How “Tomorrow Never Knows” Redefined Pop

The cover of the Beatles album Revolver

Last night’s Mad Men found the show’s heroes reconciling their views and practices with a rapidly changing world (as usual). While Matthew Weiner and co. have always carefully curated the show’s soundtrack, this season in particular has made a running theme of older ad men acclimating to a revolutionary moment in popular music. We’ve seen the youthful appropriation of French yéyé music, the chaos of back-stage Rolling Stones worship, and, last night, the confusion prompted by the Beatles’ most radical recording.

Michael Ginsberg, a newish addition to Sterling Cooper Draper Pryce, pitches a cologne ad based on an extended Hard Days Night riff. The client counters with a lame, generic replacement for the “exciting” music of the Beatles. Then, at Megan’s behest, Don considers, and finally rejects, “Tomorrow Never Knows,” the closing track of Revolver. (Update: Lionsgate, the studio that produces Mad Menreportedly paid $250,000 to use the song.)

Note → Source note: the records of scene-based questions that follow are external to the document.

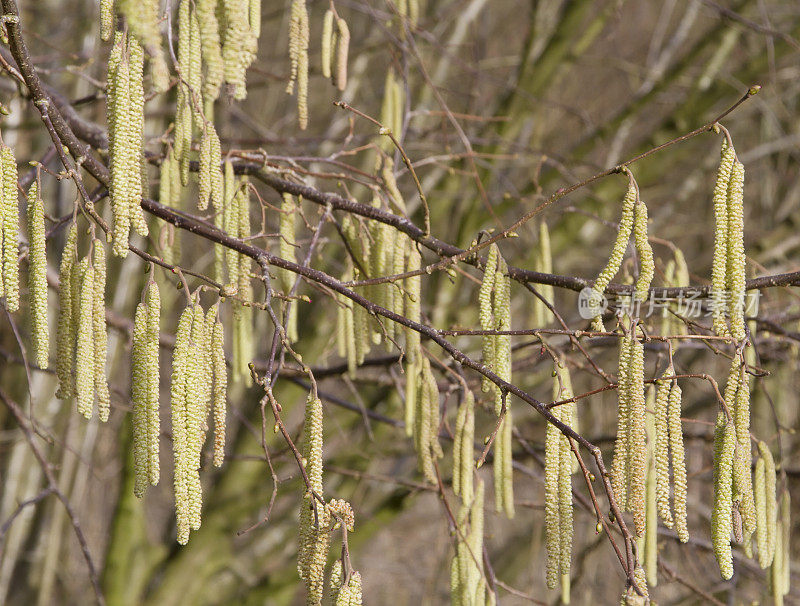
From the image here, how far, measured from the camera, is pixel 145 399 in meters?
1.33

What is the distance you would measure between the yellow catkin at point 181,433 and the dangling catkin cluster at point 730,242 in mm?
826

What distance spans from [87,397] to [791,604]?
Result: 3.06m

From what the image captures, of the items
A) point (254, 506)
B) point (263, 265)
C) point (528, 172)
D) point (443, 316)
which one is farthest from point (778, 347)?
point (528, 172)

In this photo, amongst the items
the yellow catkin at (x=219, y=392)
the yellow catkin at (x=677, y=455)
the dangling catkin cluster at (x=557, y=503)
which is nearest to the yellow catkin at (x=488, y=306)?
the dangling catkin cluster at (x=557, y=503)

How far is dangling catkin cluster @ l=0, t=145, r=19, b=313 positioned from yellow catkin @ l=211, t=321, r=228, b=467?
31 centimetres

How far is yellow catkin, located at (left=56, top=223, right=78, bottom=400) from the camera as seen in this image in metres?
1.43

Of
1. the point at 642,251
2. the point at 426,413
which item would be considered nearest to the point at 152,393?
the point at 426,413

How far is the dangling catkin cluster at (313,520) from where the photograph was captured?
130cm

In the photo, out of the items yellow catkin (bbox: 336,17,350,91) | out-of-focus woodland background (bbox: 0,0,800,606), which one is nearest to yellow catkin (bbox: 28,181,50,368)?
yellow catkin (bbox: 336,17,350,91)

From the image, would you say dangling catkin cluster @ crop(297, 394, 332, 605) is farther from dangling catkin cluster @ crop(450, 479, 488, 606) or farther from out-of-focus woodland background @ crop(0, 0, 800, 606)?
out-of-focus woodland background @ crop(0, 0, 800, 606)

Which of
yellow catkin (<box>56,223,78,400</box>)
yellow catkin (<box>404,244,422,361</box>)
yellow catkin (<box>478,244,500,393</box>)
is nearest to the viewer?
yellow catkin (<box>56,223,78,400</box>)

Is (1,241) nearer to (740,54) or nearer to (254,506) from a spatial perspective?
(254,506)

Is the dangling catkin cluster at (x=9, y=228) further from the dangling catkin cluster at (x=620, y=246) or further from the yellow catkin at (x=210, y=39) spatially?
the dangling catkin cluster at (x=620, y=246)

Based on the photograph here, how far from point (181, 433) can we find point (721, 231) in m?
0.89
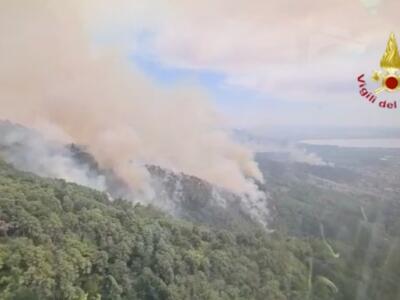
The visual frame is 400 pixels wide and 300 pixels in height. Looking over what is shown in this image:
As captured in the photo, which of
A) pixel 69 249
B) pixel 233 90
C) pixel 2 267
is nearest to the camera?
pixel 2 267

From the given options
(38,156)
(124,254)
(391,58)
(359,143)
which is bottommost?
(124,254)

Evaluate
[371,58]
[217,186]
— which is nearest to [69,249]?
[217,186]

By 1966, when the episode takes place, the Beatles had been pushing songwriting conventions for a few years already—really ever since they were gigging in Hamburg with Pete Best, melding tin-pan skiffle songs popular in Britain with the American blues John Lennon loved. But “Tomorrow Never Knows” represented a more significant innovation: Rather than playing with what they could do inside a pop song, the Beatles asked what kind of music a pop song might be.

The track changed the rules of pop in several ways. It uses just one chord and a single drum beat throughout. The recording features such heavy studio processing, experimentation, and random interference that it could not, at the time, be played live—and, according to George Martin, it could never be recorded in the same way again.

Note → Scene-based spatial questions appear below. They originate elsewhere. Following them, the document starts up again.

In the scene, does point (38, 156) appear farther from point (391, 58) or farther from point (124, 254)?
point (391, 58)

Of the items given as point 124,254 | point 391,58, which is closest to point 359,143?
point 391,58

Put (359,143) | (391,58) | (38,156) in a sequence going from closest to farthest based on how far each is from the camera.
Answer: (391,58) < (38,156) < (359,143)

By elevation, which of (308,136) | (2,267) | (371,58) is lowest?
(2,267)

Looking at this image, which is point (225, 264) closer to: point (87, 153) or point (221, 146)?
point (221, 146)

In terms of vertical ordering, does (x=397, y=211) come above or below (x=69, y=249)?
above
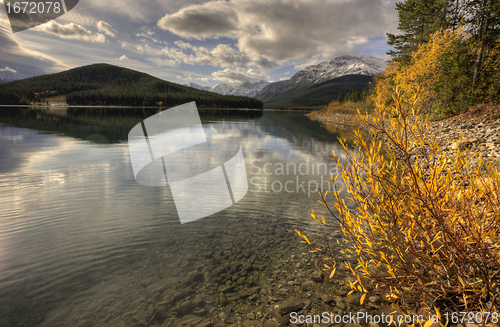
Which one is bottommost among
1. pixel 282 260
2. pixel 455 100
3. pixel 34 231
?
pixel 282 260

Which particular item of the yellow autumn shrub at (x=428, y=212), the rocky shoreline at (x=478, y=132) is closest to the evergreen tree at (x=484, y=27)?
the rocky shoreline at (x=478, y=132)

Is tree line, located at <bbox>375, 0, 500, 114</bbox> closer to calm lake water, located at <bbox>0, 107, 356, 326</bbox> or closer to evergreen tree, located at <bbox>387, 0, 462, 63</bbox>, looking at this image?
evergreen tree, located at <bbox>387, 0, 462, 63</bbox>

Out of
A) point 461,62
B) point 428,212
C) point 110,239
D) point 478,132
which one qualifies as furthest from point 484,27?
point 110,239

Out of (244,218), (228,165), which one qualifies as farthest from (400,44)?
(244,218)

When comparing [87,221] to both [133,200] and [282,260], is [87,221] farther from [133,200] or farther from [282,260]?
[282,260]

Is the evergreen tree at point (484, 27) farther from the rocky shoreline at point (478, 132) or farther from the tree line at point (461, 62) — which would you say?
the rocky shoreline at point (478, 132)

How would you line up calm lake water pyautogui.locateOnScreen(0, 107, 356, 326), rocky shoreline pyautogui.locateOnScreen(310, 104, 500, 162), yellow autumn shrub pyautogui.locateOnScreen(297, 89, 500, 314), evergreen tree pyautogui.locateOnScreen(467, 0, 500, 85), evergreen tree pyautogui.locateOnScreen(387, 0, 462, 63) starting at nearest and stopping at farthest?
1. yellow autumn shrub pyautogui.locateOnScreen(297, 89, 500, 314)
2. calm lake water pyautogui.locateOnScreen(0, 107, 356, 326)
3. rocky shoreline pyautogui.locateOnScreen(310, 104, 500, 162)
4. evergreen tree pyautogui.locateOnScreen(467, 0, 500, 85)
5. evergreen tree pyautogui.locateOnScreen(387, 0, 462, 63)

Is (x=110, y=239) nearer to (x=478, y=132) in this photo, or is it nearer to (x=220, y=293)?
(x=220, y=293)

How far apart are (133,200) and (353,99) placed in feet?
321

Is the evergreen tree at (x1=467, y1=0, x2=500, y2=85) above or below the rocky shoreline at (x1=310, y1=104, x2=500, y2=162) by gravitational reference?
above

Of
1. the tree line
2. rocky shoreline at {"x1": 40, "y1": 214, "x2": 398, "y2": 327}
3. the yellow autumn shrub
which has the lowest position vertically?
rocky shoreline at {"x1": 40, "y1": 214, "x2": 398, "y2": 327}

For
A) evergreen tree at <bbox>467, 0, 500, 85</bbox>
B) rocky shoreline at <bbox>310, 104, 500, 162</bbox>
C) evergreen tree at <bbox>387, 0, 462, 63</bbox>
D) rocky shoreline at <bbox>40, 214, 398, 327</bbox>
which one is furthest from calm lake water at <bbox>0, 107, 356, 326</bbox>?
evergreen tree at <bbox>387, 0, 462, 63</bbox>

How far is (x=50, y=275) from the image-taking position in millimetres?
4898

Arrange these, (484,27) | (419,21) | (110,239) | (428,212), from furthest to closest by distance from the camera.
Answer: (419,21) < (484,27) < (110,239) < (428,212)
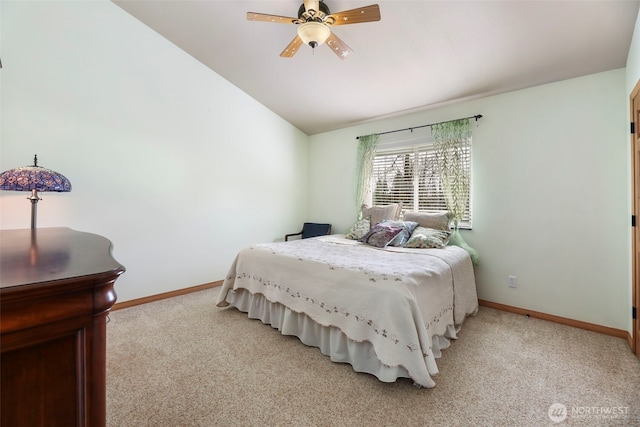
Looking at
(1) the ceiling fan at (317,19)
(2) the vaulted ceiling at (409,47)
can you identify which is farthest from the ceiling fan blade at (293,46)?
(2) the vaulted ceiling at (409,47)

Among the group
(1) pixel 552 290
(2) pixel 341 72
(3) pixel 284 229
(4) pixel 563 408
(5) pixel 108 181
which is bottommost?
(4) pixel 563 408

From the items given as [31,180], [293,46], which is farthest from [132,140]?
[293,46]

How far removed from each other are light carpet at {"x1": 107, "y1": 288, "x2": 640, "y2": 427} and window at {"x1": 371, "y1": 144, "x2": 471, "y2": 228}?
1634 mm

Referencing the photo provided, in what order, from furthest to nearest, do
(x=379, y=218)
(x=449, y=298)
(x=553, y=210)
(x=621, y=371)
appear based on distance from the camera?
(x=379, y=218), (x=553, y=210), (x=449, y=298), (x=621, y=371)

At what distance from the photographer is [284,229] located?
4879 mm

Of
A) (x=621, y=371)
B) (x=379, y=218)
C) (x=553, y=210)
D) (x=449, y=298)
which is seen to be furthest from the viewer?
(x=379, y=218)

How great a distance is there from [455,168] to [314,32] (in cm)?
234

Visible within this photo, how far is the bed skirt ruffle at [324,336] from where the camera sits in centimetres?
185

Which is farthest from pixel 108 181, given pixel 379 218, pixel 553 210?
pixel 553 210

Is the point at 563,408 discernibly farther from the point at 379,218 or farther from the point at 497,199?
the point at 379,218

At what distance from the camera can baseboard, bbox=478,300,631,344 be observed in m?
2.43

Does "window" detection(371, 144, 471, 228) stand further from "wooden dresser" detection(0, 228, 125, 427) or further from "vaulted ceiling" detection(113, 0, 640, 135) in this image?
"wooden dresser" detection(0, 228, 125, 427)

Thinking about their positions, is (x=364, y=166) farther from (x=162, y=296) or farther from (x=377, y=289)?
(x=162, y=296)

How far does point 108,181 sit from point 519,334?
4.42 m
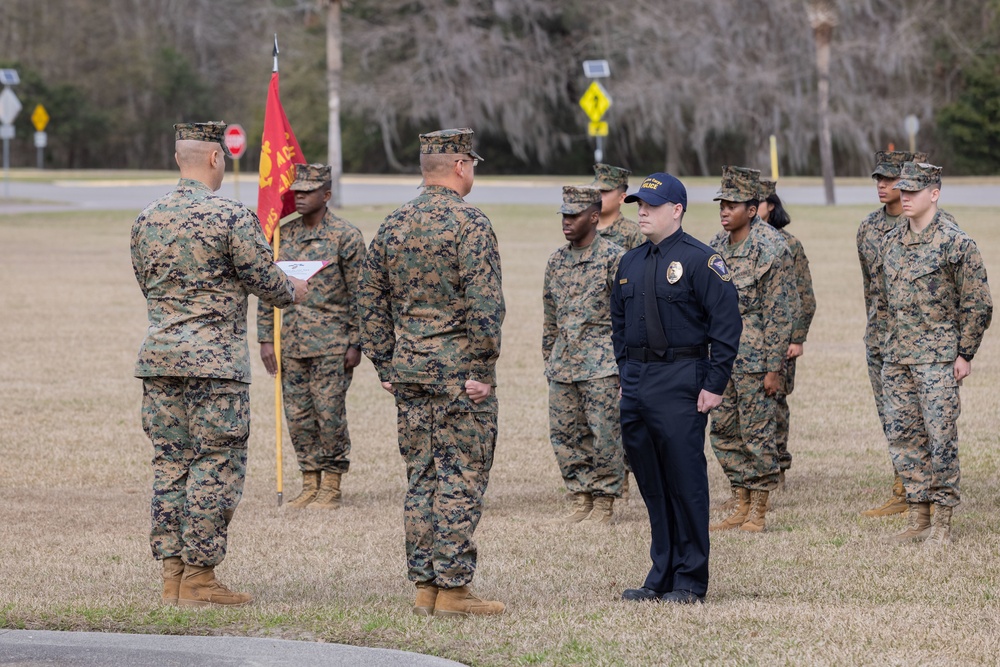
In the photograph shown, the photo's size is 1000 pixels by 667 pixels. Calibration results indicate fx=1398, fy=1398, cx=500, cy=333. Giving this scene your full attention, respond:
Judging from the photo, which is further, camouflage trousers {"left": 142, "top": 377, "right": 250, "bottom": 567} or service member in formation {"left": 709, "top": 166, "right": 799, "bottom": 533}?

To get the vocal sound he wanted, Lennon had suggested that he tie himself to a rope and swing around the microphone while singing. Instead, Martin built a special speaker cabinet. Multiple tape machines played pre-recorded loops throughout the Abbey Road studios, each machine monitored by a technician who held a pencil in the loop to maintain “proper tension.” John, Paul, George, and Ringo manned the faders on the mixing console, while Martin controlled stereo panning and 19-year-old engineer Geoff Emerick kept “a general eye on the meters to make sure no one was doing anything excessive.” Rather than a group of kids banging on drums and guitars, the process conjures images of scientists in a lab, using technology to will a new sort of music into existence.

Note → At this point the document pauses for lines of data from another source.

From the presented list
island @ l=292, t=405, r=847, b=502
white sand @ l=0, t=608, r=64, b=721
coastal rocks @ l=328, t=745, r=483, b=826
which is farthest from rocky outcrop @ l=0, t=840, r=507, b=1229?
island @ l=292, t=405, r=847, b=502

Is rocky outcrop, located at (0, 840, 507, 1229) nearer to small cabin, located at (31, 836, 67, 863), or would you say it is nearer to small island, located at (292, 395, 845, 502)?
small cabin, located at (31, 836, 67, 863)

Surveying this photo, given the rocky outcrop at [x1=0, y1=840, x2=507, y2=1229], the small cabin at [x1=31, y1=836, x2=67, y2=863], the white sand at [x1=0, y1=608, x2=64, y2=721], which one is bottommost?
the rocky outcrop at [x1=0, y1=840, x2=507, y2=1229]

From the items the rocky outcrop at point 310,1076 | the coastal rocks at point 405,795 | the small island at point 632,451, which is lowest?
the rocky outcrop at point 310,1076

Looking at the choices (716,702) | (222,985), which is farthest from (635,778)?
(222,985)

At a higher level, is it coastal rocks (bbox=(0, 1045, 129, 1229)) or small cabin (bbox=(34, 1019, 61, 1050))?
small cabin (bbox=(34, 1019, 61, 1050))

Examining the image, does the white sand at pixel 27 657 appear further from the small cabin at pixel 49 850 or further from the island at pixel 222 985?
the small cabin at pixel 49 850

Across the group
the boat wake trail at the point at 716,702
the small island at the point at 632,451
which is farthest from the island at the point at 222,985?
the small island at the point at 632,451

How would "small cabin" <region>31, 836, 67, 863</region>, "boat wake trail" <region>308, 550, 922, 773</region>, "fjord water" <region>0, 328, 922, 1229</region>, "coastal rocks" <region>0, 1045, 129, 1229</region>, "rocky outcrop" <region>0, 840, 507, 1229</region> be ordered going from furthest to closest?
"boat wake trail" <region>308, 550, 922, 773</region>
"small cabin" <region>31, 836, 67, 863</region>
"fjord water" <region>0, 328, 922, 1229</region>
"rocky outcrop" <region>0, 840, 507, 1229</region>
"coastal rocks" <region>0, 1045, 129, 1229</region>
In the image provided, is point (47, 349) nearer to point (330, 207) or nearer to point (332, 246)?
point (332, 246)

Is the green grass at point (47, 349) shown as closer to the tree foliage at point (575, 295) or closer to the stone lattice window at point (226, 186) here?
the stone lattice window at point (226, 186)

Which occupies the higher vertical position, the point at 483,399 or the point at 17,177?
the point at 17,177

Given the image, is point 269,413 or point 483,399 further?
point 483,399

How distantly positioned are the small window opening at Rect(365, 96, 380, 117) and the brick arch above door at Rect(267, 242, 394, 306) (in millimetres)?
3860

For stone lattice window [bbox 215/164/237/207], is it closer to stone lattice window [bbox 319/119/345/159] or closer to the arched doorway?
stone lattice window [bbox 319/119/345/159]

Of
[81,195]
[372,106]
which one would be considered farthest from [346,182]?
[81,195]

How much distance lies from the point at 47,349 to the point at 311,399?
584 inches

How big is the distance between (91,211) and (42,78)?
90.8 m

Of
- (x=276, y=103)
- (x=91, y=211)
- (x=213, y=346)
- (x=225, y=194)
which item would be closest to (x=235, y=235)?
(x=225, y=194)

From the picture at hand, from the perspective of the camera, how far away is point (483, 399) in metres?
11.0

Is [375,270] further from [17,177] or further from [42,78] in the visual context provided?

With its pounding rhythm, droning guitars, and lyrics of mental and physical surrender (cribbed from Buddhist death prayers via Timothy Leary), “Tomorrow Never Knows” laid the foundations for much of the psychedelic music that followed—and its pioneering use of audio manipulation was a key moment in the development of electronic and dance music.

The clients and the SCDP brass (and even, at times, George Harrison) considered the group “just a little dance hall band,” but, with “Tomorrow Never Knows,” the Beatles crossed a pop-music rubicon, into a realm where rules and conventions were abandoned and anything seemed possible. Though they continued to push songwriting (and recording) boundaries throughout their career, no step they took was as singularly radical as the final track of Revolver.

Over at the Mad Men TV Club, John Swansburg points to the moment on last night’s episode when Don stares into an empty elevator shaft, a metaphor for the abyss of his future. “Tomorrow Never Knows” serves a similar function: As Don listens to the song, he’s hearing a musical future free from formal constraints or limitations, itself an abyss of sorts, albeit a more hopeful one. Though this bit of trivia is debated, the original working title for the Beatles’ “Tomorrow Never Knows” was reportedly “The Void.”